September was the month that led me home. I settled in, got cozy, and created a mellow sanctuary space at home all month long. Now, that I’m here, October invites me to use this time and space to be quiet. This is the month for listening, reading, feeling, writing, and just being here. In all of the cozy darkness, but also in all of the uncomfortable darkness as well.
This is the season of discovering the secrets of the soul. In September, I settled into my physical home. Now, I turn inward and settle into the home that is within me. And all of this soul work - well, this is the moody, mysterious, magic of October. It is becoming one with the darkness around me, the shadows within in me, and the quiet, silent, mystery that flows through all of life.
I cannot explain so much. I feel so much anguish and sadness right now. But, I am also absolutely ok with not knowing everything. And I also feel deep love and peace and contentment. How is this all possible? What does it mean? How can I use my own life to make a difference while I am alive? What do my ancestors have to say to me? How can I say goodbye to my father?
So many questions this spooky season. And so much to learn in these dark nights of October. Perhaps it’s a bit frightening. But, it is also awe-inspiring.
As I look ahead and set some intentions for this month, I envision my month filled with golden, crisp October days and dark, magical October nights. This is the season of coming home to the soul. Of harvesting all of the lessons to be found in the dark. Of leaning into the spooky, mysterious, magical power that we all have within us.

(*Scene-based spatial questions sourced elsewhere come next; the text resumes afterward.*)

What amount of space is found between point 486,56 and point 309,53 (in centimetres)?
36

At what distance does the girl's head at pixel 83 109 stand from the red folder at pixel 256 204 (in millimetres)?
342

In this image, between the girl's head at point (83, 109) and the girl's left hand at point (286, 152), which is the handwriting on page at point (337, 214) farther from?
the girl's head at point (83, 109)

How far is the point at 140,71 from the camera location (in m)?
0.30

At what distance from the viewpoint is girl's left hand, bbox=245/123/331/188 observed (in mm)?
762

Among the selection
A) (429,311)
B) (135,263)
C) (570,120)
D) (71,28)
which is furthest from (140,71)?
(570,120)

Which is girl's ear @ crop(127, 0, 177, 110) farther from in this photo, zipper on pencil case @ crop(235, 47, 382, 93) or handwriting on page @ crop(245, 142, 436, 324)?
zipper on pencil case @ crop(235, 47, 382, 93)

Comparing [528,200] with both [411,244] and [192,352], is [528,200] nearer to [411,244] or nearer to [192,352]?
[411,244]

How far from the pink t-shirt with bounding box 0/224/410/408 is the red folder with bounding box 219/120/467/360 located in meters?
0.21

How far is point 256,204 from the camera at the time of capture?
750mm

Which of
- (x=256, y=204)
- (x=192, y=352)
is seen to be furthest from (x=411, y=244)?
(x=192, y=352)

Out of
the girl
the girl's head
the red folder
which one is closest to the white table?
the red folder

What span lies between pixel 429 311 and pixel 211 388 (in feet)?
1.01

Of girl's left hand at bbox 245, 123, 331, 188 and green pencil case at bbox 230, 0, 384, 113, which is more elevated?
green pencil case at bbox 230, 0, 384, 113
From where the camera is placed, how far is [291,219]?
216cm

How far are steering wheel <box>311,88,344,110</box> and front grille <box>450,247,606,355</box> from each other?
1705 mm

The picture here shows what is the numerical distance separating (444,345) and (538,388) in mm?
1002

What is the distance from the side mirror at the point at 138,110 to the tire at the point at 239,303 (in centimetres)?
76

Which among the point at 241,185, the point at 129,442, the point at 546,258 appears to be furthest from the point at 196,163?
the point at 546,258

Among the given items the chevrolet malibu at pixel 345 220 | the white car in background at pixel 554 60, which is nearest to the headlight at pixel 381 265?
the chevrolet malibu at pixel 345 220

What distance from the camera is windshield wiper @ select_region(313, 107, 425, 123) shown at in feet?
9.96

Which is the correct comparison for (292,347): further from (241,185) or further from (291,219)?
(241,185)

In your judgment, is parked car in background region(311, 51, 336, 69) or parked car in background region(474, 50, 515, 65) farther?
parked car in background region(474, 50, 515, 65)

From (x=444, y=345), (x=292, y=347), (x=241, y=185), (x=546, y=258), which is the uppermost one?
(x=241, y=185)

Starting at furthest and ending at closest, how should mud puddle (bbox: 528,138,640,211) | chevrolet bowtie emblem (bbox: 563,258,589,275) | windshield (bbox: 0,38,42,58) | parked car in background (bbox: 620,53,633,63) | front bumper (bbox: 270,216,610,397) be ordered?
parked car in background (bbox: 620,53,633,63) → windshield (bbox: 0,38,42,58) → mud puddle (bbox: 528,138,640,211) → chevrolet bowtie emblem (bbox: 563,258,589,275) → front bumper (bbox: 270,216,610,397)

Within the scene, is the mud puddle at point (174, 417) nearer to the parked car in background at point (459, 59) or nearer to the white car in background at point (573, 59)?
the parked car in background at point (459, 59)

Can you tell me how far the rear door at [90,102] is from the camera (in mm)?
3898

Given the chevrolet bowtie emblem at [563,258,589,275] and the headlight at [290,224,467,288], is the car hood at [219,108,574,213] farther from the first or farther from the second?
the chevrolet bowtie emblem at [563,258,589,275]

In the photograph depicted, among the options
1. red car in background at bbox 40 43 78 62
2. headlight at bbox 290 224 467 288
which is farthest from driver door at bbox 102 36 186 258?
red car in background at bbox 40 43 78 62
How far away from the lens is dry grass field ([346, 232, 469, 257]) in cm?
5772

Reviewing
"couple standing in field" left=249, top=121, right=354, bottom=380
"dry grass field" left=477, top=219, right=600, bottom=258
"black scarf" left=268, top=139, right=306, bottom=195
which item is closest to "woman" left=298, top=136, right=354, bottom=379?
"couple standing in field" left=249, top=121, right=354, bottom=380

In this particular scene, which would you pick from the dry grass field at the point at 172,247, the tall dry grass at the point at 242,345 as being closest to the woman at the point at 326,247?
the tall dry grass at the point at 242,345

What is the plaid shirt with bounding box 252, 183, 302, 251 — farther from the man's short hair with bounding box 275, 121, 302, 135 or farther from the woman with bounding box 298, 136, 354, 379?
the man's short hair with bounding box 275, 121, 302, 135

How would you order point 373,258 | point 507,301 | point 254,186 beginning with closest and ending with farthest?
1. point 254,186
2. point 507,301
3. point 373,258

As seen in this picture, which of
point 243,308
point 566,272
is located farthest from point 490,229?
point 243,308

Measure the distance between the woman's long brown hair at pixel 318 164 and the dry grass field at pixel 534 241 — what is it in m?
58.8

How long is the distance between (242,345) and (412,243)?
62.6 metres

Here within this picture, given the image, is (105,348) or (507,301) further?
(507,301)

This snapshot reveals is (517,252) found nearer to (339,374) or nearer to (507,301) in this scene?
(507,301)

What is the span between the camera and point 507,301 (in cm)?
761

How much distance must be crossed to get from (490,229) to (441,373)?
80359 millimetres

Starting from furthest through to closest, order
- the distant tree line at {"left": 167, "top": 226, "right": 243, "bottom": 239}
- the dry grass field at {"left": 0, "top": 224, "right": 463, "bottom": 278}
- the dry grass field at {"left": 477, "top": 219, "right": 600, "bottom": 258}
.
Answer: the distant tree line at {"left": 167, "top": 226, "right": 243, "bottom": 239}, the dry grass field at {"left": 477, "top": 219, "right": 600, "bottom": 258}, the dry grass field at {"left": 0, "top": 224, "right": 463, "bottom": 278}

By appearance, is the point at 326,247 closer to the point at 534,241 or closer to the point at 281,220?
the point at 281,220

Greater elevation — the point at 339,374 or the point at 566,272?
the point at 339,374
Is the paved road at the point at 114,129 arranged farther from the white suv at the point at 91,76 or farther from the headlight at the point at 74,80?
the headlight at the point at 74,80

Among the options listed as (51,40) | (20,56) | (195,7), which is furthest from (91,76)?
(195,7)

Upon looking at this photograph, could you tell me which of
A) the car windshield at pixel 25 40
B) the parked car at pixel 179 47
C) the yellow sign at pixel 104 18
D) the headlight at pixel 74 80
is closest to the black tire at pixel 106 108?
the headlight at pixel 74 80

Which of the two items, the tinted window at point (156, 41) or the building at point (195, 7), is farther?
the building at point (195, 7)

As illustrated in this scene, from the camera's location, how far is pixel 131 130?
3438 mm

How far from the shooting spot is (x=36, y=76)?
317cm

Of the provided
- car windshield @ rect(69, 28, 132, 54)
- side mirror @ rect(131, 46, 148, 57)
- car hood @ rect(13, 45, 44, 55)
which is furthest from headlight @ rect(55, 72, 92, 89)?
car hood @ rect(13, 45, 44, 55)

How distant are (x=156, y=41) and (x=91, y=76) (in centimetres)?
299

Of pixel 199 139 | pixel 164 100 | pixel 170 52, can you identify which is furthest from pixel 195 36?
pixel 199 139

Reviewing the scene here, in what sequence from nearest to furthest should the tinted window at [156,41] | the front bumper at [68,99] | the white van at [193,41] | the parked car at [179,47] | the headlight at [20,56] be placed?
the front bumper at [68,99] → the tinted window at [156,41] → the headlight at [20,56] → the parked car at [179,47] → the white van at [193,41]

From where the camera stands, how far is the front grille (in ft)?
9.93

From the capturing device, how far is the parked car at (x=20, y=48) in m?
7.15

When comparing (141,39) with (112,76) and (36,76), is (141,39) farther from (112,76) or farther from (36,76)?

Happy spooky season, love! What’s your favorite thing about October?
xoxo. liz.
Spooky Inspo
Before I go, I’d like to share with you a few tips I have for getting in the October mood, learning a little bit, and just all around spooky season vibes.
This month, I’ve decided to listen to a bunch of witchy-themed podcasts. It all started a few weeks ago when I found a podcast simply called, “Witch”. It’s a BBC podcast that investigates the modern day idea of witches. Filled with history and current personal stories, the narrator talks with all kinds of people who research witches and/or identify as witches. I’ve decided to listen to 1 podcast per week and so far it is so good. Super entertaining, quirky, and informative. I highly recommend it if you are into hearing about current witchy issues and witchy history.

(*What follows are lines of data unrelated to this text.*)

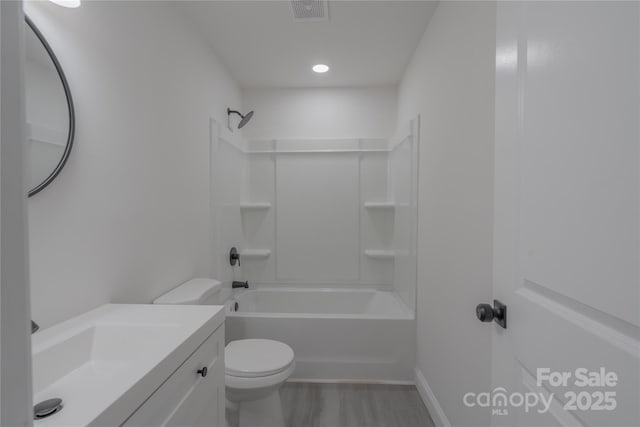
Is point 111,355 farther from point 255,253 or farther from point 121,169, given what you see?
point 255,253

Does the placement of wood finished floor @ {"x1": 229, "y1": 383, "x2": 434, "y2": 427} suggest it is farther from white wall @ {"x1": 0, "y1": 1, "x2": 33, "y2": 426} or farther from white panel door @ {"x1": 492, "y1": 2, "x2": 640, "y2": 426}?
white wall @ {"x1": 0, "y1": 1, "x2": 33, "y2": 426}

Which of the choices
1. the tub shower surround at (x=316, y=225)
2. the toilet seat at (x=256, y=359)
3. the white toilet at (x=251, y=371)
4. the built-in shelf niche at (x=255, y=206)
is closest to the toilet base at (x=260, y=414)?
the white toilet at (x=251, y=371)

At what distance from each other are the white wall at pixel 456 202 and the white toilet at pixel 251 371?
88 centimetres

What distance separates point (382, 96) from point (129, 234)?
2614mm

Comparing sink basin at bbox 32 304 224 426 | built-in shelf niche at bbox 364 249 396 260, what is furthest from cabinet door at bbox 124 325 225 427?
built-in shelf niche at bbox 364 249 396 260

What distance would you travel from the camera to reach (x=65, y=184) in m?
1.04

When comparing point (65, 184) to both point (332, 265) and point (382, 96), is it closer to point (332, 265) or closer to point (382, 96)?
point (332, 265)

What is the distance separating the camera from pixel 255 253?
3.02m

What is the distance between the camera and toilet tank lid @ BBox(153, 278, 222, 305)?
5.01 feet

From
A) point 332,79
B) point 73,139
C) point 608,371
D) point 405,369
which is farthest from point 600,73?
point 332,79

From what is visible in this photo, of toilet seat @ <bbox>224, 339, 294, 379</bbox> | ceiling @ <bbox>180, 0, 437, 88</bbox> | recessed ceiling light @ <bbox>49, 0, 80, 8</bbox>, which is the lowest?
toilet seat @ <bbox>224, 339, 294, 379</bbox>

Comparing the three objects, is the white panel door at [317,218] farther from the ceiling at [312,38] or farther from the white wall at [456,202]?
the white wall at [456,202]

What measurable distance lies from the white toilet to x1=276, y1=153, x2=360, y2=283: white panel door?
1.27 m

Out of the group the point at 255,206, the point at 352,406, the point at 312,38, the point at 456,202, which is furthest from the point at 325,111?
the point at 352,406
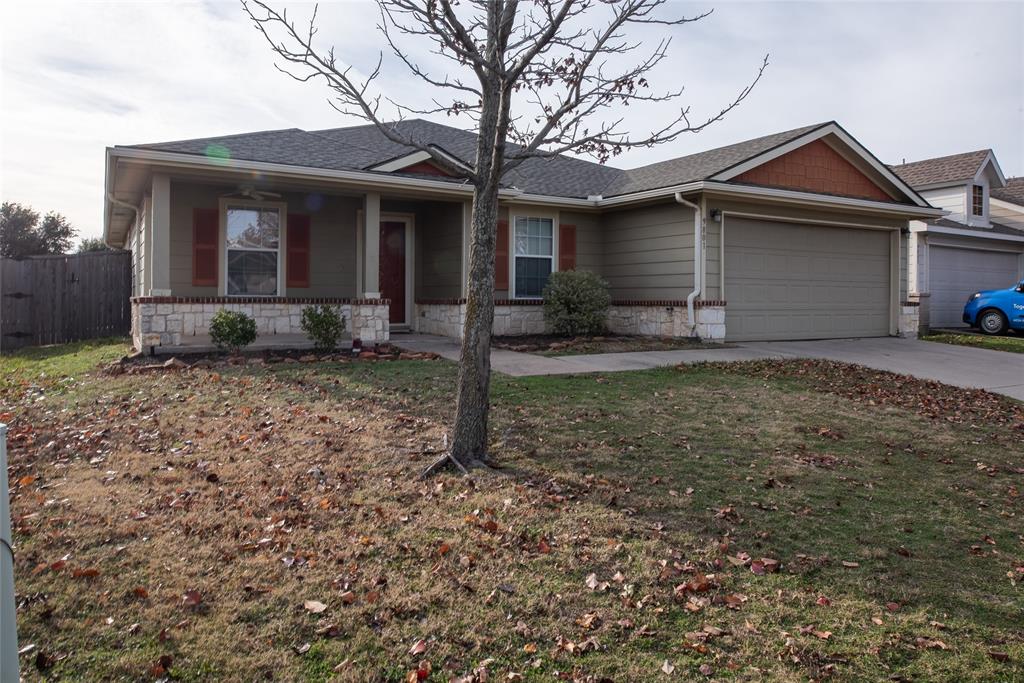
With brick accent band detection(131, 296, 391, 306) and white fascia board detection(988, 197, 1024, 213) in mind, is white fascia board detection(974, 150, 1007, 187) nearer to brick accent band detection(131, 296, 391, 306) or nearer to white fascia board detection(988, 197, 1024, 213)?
white fascia board detection(988, 197, 1024, 213)

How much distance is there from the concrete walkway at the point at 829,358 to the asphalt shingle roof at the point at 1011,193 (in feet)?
44.1

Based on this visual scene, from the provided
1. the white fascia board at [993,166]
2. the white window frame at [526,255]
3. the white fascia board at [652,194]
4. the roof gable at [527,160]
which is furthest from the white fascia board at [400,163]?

Then, it all spiraled and I looked up more podcasts, so I thought I’d share them with you here - just in case you are are in the spooky season spirit. I haven’t listened to them all, but have started them. So, I can’t promise that they are amazing, but I am interested. I can highly recommend the Witch podcast, though. I’ve listened to a lot of the episodes.
Witchstory podcast - tales and stories of witches through the centuries
Missing Witches - research-based, feminist stories of missing witches
The History of Witchcraft - exactly what the title says. very heady and dry, but super informative.
Witches of Scotland - follow the Witches of Scotland’s campaign to bring justice to those accused, convicted, and executed as witches in the Witchcraft Act of 1563.
And, finally, here’s my October playlist. Where I’ve curated cozy, haunting, moody music perfect for the dark nights and cozy days of spooky season.
I like the idea of October being quiet! Even though darkness comes to mind when I think of spooky season, it doesn’t make me feel sadness. I like the mysterious of it.
I will need to check out the podcast recommendations!
I think my favorite part of October is that everything goes a little slower and more intentional, for some reason. The temperatures drop and all I want to do is cozy up with a tea and a book.